Приведенный текст>
────────────────────

Приговская концепция перформативности отчетливо резонирует с теорией перформативной (гендерной) идентичности, созданной Джудит Батлер. Подобно Батлер, хотя и независимо от нее, Пригов исключает всякую возможность «додискурсивного» Я в структуре идентичности (в его случае – художественной). Как Батлер, так и Пригов видят в идентичности исключительно эффекты языка и языковых практик (а не наоборот), понимая перформативность как род цитирования. Оба обнажают репрессивные социальные и культурные нормы, оформляющие политики идентичности. Вместе с тем приговская перформативность – это именно практика, избегающая стабилизации и ускользающая от конвенциональности, что совпадает с батлеровской концепцией идентичности как практики [см.: Butler 1990: 145]. Не случайно приговская перформативность перекликается с феминистическими концепциями квир-идентичности, поскольку и в том, и в другом случае речь идет о формировании де-центрованной субъектности, которая манифестирует себя через процесс трансгрессии границ, разделяющих дискурсы и тела, социокультурные идентичности и формации. Например, известный теоретик феминизма Тереса де Лауретис понимает идентичность как «локус множественных и вариабельных позиций» [De Lauretis 2007: 174][29]. Ее характеристика «эксцентричного субъекта», кажется, написана с Пригова и его перформативности:

…он ни целостен, ни расщеплен между позициями ‹…› скорее, он размещает себя поперек позиций, по многим осям координат и различий, поперек дискурсов и практик, которые могли бы быть и часто действительно являются противоречащими друг другу ‹…› наконец, что особенно существенно, этот субъект обладает агентностью (а не просто совершает «выбор»), он способен менять свою позицию, самостоятельно определяя свою (дис)локацию, а следовательно, он воплощает социальную ответственность [там же].

Впервые о «квирных» чертах тела в произведениях Пригова написали К. Чепела и С. Сандлер в своей новаторской во многих отношениях статье [2010]. Скорее всего, Пригов пришел к своей концепции независимо от современной ему западной теории, которая по большей части не была ему известна, – по крайней мере, до 1990‐х годов. Как нам представляется, важнейшим источником приговской концепции перформативности стал исторически конкретный психологический опыт, а именно – переживание психологического разрыва между самоощущением меньшинства и гегемониальным языком позднесоветской культуры. Пригов был представителем неофициального искусства. Такие стихи, как писал он и другие люди того же круга – концептуалисты и не-концептуалисты не только не могли быть опубликованы, но даже упомянуты в печати и вообще в публичной сфере (кроме как с прибавлением крайне негативных оценок). Индивидуальный комплекс отчуждения, свойственный Пригову (см. Введение), тоже вносил вклад в это переживание. Но, в отличие от авторов бунтарского, неоромантического типа (как Венедикт Ерофеев), Пригов, как и некоторые другие российские писатели и художники 1970‐х годов, разработал в своем творчестве механизмы игровой «диссимуляции» и «гиперкомпенсации», которые показывали, что советский гегемониальный дискурс был глубоко насильственным по методам своего функционирования.

────────────────────

Записи>
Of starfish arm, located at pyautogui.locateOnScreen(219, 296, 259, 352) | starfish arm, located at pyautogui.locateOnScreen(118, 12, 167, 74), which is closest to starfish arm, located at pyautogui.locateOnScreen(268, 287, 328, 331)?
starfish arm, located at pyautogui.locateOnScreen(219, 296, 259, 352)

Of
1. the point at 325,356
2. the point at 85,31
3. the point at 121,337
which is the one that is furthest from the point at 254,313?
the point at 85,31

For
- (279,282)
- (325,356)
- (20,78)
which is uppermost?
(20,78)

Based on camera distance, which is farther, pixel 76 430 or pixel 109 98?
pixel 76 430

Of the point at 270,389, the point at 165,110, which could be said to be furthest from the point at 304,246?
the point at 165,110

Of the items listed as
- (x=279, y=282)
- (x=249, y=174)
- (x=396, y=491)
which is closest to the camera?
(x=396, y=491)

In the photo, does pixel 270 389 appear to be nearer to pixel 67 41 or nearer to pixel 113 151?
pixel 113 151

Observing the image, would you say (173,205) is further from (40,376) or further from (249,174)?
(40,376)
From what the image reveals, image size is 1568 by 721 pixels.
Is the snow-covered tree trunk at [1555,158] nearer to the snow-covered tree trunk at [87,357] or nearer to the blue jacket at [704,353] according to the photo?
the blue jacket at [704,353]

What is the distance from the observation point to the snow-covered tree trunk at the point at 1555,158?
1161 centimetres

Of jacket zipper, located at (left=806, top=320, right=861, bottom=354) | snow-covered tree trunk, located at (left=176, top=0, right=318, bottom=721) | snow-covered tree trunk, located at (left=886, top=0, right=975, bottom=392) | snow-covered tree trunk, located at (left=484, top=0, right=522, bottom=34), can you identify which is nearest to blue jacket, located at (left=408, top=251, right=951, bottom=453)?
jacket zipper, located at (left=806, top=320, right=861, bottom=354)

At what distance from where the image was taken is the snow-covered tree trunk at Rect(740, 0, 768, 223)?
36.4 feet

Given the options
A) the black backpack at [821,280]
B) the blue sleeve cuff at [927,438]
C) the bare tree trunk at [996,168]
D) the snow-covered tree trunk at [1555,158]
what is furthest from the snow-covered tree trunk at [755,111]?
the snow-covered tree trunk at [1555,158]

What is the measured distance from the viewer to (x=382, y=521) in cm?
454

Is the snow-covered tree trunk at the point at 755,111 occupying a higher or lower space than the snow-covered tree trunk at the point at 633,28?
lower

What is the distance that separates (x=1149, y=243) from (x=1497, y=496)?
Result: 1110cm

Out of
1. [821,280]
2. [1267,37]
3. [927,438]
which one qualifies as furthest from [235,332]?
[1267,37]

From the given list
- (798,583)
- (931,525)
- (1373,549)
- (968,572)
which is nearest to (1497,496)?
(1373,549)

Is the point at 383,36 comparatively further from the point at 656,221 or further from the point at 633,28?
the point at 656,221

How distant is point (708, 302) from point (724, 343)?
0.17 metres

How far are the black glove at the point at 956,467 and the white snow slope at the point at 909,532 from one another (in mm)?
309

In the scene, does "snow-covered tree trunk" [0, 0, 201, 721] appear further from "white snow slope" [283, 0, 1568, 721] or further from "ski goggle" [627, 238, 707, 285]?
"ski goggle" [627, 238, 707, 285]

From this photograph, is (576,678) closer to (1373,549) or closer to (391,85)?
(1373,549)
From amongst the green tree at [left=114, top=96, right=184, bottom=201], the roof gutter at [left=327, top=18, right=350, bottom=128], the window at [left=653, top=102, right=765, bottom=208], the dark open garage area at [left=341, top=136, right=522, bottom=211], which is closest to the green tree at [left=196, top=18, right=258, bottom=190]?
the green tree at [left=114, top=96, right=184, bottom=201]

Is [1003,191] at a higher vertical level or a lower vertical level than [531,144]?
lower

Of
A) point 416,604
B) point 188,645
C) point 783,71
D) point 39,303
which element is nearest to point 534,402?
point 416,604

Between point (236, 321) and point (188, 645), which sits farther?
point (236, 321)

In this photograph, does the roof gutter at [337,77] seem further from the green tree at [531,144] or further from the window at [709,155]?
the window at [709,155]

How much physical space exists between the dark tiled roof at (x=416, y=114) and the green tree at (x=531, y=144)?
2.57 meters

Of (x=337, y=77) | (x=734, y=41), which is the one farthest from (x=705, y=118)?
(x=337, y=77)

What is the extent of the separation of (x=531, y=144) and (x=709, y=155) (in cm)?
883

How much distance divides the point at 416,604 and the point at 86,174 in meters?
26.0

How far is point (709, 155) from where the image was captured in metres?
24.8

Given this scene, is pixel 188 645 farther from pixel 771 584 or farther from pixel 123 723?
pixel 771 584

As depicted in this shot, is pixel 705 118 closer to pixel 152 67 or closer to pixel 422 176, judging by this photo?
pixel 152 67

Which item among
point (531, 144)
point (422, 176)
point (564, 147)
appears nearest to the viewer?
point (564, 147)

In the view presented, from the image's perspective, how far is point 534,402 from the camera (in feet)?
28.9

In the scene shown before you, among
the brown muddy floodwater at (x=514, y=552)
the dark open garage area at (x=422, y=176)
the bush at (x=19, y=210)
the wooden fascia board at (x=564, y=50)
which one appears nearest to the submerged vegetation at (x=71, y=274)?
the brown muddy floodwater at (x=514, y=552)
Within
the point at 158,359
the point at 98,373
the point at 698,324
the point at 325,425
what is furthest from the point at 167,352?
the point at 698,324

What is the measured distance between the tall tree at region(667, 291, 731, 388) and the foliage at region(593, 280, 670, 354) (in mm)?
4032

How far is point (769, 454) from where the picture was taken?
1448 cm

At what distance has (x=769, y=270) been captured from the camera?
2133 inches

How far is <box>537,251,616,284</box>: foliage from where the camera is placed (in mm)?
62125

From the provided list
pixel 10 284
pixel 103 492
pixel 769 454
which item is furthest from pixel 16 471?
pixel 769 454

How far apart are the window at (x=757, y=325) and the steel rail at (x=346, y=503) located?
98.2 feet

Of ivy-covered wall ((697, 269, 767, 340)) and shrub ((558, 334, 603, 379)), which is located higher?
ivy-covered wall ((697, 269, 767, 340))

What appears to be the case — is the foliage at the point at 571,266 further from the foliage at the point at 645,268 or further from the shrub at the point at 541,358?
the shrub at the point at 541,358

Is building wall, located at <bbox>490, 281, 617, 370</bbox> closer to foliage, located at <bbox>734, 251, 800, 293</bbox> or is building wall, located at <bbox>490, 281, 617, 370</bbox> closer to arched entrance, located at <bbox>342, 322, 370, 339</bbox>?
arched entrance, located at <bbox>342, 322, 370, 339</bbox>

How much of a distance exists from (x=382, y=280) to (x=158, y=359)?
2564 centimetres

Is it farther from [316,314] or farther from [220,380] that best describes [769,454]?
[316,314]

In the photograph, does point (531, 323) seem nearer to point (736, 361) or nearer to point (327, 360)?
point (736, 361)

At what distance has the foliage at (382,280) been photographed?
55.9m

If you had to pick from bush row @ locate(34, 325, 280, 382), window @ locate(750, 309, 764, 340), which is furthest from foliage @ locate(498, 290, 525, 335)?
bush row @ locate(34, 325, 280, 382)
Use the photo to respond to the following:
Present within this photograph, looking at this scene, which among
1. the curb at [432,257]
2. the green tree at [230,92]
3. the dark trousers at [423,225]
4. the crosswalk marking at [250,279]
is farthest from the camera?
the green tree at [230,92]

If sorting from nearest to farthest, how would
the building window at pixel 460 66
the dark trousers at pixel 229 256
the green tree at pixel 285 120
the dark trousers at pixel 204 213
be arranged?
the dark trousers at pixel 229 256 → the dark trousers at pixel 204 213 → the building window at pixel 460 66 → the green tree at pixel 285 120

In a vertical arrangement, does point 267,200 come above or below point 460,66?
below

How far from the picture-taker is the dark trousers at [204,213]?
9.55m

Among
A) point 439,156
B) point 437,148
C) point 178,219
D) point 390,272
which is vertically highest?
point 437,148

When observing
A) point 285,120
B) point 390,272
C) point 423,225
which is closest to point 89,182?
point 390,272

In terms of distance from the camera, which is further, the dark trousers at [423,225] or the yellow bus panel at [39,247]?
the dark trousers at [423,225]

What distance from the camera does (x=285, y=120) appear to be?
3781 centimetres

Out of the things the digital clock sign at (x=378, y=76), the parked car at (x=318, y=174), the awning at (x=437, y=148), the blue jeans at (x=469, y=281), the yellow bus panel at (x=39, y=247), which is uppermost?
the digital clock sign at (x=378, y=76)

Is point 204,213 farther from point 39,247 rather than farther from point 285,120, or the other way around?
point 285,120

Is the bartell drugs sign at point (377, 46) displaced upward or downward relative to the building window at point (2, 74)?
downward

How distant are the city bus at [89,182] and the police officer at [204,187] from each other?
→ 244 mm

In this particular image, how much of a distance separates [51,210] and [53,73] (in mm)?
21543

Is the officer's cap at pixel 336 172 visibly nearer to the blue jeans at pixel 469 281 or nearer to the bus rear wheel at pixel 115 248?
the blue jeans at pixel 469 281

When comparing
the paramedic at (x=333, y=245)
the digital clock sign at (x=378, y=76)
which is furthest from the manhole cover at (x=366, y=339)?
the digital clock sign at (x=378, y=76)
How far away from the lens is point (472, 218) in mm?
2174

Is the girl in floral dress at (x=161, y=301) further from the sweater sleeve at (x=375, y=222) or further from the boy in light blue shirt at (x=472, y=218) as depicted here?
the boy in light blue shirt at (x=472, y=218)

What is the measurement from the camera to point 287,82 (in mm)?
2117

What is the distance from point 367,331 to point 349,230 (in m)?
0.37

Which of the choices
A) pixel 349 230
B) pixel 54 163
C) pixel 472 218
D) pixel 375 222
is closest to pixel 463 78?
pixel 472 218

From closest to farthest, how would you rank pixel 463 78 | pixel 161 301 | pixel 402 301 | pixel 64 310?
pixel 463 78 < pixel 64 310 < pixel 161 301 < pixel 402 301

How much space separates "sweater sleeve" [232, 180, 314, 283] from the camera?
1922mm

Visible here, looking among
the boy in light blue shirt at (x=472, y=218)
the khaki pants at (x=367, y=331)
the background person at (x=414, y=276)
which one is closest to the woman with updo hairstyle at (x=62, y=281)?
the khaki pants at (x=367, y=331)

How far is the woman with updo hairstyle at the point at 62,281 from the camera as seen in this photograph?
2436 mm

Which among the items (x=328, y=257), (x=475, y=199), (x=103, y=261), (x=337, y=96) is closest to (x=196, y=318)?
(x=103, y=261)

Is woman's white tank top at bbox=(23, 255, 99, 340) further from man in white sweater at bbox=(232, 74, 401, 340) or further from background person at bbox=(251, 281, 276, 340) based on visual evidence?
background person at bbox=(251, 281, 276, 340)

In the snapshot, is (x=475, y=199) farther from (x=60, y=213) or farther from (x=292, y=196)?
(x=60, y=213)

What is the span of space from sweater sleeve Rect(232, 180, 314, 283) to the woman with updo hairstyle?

────────────────────

Задание> Напишите продолжение текста о приговской концепции перформативности с того места, на котором он заканчивается.

Ответ на задание>
Пригов, как и другие российские концептуалисты, самостоятельно переоткрыл – но и по-своему сконструировал – творческую стратегию, хорошо известную авторам квир- и постколониальных исследований. Когда представители «младшей», подавленной культуры (subaltern culture) начинают входить в публичное поле, они могут поначалу использовать язык гегемониальной культуры, переосмысляя его и подчеркивая его перформативность. Представитель культуры меньшинства одновременно обращается к «своей» аудитории, осмеивая культуру большинства, – и демонстрирует самоосмеяние для «внешнего» зрителя или слушателя, разыгрывая особую, «прибедняющуюся», колониальную самоиронию. Именно так были построены выступления афроамериканских исполнителей песен перед смешанной аудиторией в США в начале ХХ века[30].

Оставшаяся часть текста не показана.